Why Can't We Predict the Weather More Than 2 Weeks in Advance?

Someone asked me recently about the difference between weather and climate. When do we call it “weather” and when is it “climate”? And how can we predict the climate 10 or 100 years from now, when it’s so hard to predict the weather a week from now?

As part of this conversation it came up that, even with a perfect weather model, tiny errors in the observed state of the atmosphere mean that we’d only be able to get accurate forecasts for up to about two weeks. For longer lead-times the model would lose all skill, until we got to seasonal time-scales: we can safely predict that summer will be warmer than winter.

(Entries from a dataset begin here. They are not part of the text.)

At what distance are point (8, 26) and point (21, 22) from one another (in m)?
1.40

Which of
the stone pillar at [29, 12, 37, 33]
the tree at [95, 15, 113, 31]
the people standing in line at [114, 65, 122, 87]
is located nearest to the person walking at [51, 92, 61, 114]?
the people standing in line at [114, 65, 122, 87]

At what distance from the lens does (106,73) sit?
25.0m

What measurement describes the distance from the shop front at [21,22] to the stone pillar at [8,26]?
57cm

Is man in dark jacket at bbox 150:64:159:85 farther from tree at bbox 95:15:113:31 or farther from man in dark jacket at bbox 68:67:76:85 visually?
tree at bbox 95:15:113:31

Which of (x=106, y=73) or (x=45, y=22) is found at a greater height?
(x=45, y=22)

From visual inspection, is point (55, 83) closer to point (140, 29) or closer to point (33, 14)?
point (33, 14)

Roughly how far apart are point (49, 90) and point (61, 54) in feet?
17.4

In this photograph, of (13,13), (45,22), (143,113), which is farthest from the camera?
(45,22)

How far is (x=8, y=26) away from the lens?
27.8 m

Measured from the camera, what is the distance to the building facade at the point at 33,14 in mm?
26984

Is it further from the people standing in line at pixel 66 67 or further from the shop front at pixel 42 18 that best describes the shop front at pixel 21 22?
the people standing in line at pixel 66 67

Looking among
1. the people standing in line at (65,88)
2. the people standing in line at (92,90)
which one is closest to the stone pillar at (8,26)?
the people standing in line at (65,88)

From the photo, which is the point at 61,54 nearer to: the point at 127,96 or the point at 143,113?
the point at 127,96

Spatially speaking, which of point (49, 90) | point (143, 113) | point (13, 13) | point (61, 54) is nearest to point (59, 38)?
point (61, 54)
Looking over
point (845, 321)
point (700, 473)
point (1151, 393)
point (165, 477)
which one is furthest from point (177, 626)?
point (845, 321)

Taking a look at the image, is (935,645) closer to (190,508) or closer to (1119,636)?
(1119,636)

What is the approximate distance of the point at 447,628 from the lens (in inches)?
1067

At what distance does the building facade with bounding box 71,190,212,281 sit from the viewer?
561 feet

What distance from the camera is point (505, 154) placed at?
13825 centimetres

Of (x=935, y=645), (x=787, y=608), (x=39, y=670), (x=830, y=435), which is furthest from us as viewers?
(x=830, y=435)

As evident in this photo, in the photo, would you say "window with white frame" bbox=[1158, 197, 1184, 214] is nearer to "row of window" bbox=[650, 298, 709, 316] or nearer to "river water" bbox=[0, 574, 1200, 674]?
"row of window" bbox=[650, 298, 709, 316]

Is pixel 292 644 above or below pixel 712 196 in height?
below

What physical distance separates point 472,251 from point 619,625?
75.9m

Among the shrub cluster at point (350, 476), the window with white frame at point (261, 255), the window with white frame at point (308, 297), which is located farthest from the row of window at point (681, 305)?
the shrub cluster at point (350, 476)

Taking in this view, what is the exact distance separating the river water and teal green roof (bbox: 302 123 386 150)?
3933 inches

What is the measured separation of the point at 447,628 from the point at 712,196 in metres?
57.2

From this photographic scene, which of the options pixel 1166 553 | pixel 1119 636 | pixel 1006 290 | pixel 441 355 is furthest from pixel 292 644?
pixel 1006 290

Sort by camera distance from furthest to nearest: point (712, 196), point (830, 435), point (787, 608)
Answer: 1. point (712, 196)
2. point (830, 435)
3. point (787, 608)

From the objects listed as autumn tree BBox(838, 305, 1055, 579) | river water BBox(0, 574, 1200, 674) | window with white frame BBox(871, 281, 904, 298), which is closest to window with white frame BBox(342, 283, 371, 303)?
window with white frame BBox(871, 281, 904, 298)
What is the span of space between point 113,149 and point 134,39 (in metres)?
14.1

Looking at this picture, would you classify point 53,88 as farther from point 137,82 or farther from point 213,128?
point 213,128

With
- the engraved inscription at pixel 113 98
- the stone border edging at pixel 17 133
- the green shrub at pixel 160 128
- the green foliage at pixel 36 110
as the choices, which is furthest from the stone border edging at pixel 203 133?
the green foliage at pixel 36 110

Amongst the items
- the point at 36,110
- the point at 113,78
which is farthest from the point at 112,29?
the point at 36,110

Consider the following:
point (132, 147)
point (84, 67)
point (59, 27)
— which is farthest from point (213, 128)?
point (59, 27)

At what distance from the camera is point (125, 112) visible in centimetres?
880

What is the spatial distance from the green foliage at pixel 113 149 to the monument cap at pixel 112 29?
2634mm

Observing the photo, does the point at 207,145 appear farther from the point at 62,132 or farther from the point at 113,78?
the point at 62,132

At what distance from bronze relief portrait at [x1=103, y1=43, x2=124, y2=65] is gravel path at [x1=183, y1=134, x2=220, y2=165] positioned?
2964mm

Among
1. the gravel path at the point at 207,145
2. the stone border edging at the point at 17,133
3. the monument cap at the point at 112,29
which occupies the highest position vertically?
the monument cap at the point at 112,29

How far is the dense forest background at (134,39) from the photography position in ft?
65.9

The reason for this is that errors – either problems with the model or with the observations used to initialize the model – grow faster at smaller scales than they do at larger scales. We can quantify this with doubling times: error takes much longer to grow from some scale $x$ to $2x$ than from $x/2$ to $x$. Faster doubling times at small scales put a limit on the atmosphere’s predictability, since at a certain point the improvements from increasing resolution and improving data quality are negligible.

As an example, imagine we had a weather model and observations that were accurate down to 10km resolution, and we said the model became unusable once the errors reached a scale of 100km. If we improved the resolution down to 5km, any initial errors would grow so quickly that we’d only get a small increase in the forecast lead time compared to the 10km model and observations:

Predictability example

We'd get even smaller gains from improving the resolution down to 2.5km, 1.25km, etc.

The “finite” predictability of the atmosphere, caused by the rapid doubling times at small scales, was first shown by Ed Lorenz in a 1969 paper. Plugging in some numbers, Lorenz did a back-of-the-envelope calculation to estimate that the predictability of the atmosphere is limited to about 2 weeks at most.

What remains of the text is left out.